Depression and self-harm more prevalent among ‘meat abstainers’

Research carried out in the US indicates that people who avoid eating meat are more at risk of depression, self-harm and related issues.

The researchers examined 18 separate studies which provided data on psychological health, and provided a clear distinction between meat-eaters and ‘meat-abstainers’.

The 18 studies accounted for 160,257 total participants, 85,843 of whom were female and 73,232 of whom were male. 149,559 participants were meat eaters and 8,584 were meat-abstainers. Participants were aged 11 to 96 years.

After examining the 18 studies, the researchers of this paper noted that the main outcome was a disparity in the prevalence of depression, anxiety and related conditions between meat-eaters and meat-abstainers. Self-harming behaviour was also noted as a secondary outcome.

This analysis was published in the academic journal Critical Reviews in Food Science and Nutrition late last month (April), and was carried out collaboratively by staff at universities and medical institutions in the states of Maryland, Indiana, Louisiana and Florida.

Noting that there was a large disparity in the confidence of the results of the 18 studies, the researchers found that 11 of them “demonstrated that meat-abstention was associated with poorer psychological health”.

Of the remaining seven studies, four did note produce a disparity between meat-eaters and meat-abstainers, while three indicated that meat-abstainers had better outcomes.

However, the “most rigorous” studies demonstrated that the prevalence or risk of depression and/or anxiety “were significantly greater in participants who avoided meat consumption”, the researchers state.

The purpose of the analysis, they said, was to “inform both clinical practice and future research”.

“Higher-quality studies suggested that those who abstained from meat consumption had a greater risk or prevalence of depression, anxiety, and self-harm,” the researchers noted in their conclusion, adding that the avoidance of meat “may be a behavioural marker that signifies poorer mental health”.

However, they pointed out that the analysis does not suggest an actual causal relationship between avoiding meat and these types of mental health issues.

“However, our study does not support avoiding meat consumption for overall psychological health benefits,” the researchers noted.

→ **STUDY MATERIAL**
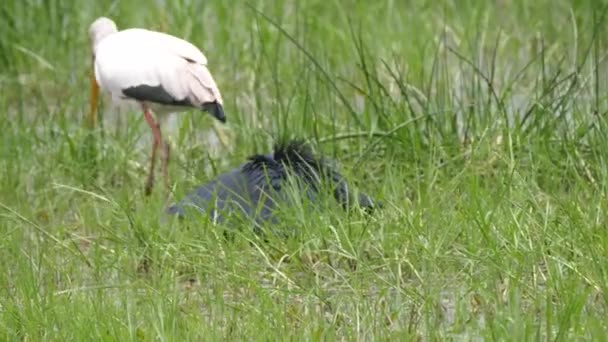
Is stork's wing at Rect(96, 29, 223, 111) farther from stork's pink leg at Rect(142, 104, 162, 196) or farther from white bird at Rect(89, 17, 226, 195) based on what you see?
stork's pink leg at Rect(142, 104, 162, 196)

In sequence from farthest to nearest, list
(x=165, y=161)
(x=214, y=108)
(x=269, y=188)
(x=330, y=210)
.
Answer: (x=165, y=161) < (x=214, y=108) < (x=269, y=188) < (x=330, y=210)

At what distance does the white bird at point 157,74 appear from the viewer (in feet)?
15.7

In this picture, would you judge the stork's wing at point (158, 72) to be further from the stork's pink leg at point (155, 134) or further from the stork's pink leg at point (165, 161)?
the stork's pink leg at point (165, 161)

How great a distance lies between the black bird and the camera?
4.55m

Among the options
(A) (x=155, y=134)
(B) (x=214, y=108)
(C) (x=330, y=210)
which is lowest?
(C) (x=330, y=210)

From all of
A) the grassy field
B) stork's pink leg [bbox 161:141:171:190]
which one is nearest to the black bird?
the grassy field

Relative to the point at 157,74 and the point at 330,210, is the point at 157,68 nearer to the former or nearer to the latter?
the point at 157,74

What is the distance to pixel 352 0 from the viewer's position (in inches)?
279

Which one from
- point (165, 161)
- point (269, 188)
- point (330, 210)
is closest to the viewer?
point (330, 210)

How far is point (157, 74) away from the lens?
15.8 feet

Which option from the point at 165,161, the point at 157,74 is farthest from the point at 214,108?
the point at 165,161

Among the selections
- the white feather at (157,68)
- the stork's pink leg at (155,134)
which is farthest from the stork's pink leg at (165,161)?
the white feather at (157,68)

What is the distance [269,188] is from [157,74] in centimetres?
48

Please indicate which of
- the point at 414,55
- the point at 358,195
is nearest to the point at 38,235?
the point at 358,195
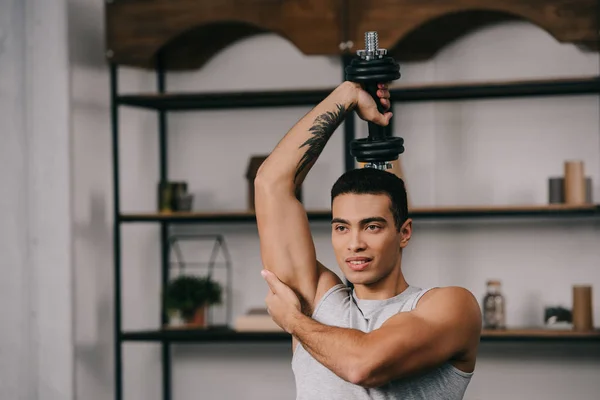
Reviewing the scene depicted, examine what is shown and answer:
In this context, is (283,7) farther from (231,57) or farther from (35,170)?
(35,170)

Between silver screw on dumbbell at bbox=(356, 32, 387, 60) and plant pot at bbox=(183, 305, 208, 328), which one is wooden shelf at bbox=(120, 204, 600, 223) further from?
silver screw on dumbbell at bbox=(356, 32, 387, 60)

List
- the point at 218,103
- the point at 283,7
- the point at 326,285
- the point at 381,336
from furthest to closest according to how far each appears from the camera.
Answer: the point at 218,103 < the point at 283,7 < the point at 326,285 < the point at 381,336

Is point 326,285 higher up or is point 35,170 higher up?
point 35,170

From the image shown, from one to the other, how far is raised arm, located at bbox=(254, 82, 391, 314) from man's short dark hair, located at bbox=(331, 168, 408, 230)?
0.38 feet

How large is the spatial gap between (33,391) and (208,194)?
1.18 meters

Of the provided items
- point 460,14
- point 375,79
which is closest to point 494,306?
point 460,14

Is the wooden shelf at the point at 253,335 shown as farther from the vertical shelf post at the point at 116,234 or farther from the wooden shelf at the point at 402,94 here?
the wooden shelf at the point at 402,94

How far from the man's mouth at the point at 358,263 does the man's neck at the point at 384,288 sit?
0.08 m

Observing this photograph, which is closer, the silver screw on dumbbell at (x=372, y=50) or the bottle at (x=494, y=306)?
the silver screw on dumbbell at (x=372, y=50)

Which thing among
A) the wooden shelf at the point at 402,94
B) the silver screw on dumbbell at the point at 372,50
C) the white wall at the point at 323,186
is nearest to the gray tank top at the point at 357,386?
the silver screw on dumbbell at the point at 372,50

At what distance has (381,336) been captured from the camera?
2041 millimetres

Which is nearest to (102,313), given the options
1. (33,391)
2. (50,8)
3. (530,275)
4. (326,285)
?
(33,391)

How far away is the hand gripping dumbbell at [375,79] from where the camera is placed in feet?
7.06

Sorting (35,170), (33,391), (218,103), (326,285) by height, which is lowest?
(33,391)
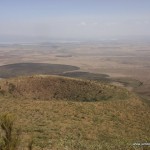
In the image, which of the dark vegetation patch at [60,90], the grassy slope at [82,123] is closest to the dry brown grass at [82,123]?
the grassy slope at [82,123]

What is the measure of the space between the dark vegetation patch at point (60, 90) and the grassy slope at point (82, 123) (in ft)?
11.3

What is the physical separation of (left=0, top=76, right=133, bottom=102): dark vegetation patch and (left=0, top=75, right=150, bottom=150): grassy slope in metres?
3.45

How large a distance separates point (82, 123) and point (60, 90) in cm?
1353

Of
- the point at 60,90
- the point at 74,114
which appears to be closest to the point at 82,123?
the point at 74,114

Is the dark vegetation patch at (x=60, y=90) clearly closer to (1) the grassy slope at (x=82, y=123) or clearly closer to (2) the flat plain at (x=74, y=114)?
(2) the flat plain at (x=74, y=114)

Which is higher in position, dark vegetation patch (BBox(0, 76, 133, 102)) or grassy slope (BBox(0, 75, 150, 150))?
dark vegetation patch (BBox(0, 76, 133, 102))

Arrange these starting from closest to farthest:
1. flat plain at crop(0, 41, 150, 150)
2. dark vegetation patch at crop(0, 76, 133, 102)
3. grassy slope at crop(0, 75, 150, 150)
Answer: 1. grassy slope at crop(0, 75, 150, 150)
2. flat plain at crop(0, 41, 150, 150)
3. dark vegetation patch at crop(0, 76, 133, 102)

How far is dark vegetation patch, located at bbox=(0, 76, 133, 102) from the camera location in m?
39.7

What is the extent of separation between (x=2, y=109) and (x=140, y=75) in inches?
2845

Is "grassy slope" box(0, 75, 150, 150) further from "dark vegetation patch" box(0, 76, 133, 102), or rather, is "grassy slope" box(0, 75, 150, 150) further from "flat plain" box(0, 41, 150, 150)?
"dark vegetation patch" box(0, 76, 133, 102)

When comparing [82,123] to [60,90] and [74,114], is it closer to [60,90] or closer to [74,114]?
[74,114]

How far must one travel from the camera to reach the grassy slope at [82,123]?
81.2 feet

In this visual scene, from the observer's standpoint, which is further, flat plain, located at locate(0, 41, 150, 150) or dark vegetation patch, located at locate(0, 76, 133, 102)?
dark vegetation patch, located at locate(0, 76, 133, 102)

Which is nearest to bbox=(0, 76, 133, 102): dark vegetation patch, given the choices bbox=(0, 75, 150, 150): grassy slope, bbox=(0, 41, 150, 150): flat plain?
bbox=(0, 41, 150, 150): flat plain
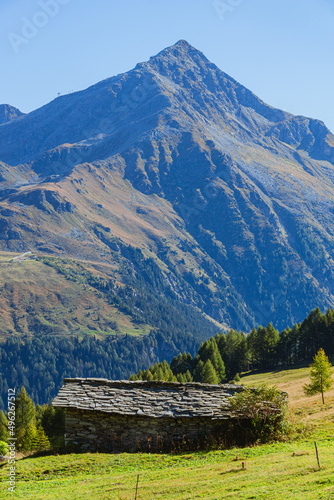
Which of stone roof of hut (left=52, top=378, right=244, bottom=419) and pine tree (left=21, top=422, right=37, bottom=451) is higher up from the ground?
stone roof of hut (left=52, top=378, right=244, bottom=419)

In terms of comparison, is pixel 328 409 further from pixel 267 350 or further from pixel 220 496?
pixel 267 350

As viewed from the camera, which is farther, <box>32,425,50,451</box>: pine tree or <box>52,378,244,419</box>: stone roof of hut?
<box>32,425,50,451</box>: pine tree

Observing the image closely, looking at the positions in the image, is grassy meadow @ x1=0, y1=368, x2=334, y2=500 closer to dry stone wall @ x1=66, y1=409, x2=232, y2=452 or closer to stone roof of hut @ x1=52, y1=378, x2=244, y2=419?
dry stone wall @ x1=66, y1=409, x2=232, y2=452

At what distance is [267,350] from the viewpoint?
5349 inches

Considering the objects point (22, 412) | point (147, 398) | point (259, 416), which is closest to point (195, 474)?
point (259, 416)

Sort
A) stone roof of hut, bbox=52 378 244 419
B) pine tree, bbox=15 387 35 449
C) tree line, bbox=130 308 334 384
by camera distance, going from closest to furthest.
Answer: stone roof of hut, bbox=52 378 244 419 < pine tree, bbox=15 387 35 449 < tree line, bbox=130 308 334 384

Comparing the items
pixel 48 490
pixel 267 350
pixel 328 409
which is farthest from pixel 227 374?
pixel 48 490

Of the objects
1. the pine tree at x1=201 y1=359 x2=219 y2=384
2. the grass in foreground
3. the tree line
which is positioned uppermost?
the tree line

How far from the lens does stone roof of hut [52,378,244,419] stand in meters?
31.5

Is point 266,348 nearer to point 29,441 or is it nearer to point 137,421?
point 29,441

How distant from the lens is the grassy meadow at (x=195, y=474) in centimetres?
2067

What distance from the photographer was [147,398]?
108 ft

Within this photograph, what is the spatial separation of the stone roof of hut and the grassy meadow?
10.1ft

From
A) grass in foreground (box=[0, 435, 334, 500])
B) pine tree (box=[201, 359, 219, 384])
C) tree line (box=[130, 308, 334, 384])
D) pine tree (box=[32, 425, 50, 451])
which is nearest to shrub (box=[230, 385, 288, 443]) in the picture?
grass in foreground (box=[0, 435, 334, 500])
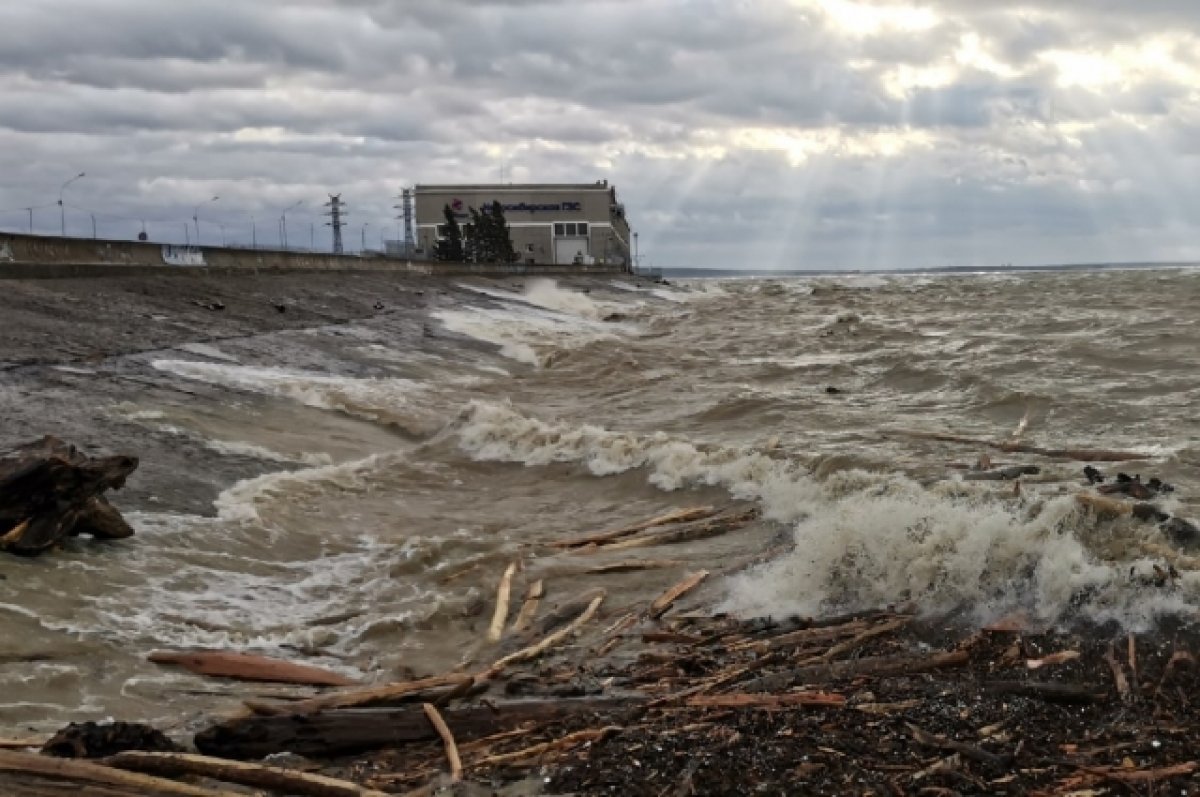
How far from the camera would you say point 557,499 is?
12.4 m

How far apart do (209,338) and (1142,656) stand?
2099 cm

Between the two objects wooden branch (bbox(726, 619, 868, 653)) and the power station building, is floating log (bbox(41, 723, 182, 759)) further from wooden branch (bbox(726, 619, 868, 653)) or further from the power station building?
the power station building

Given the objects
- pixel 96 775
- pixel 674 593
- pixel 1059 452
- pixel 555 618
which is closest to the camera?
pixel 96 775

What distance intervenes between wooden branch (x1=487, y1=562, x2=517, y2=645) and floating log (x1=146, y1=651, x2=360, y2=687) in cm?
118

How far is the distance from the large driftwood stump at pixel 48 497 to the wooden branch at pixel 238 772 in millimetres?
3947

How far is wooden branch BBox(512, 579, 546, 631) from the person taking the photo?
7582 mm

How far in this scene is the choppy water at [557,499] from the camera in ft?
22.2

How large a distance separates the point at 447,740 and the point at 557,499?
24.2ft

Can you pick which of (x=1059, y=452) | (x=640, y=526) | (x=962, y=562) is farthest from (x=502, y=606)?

→ **EXERCISE 1**
In the article on meat avoidance and mental health, which academic journal published the analysis?
→ **EXERCISE 2**
Translate this sentence from the article on meat avoidance and mental health into Spanish: "However, they pointed out that the analysis does not suggest an actual causal relationship between avoiding meat and these types of mental health issues."

→ **YOUR RESPONSE 1**
Critical Reviews in Food Science and Nutrition

→ **YOUR RESPONSE 2**
Sin embargo, señalaron que el análisis no sugiere una relación causal real entre evitar la carne y este tipo de problemas de salud mental.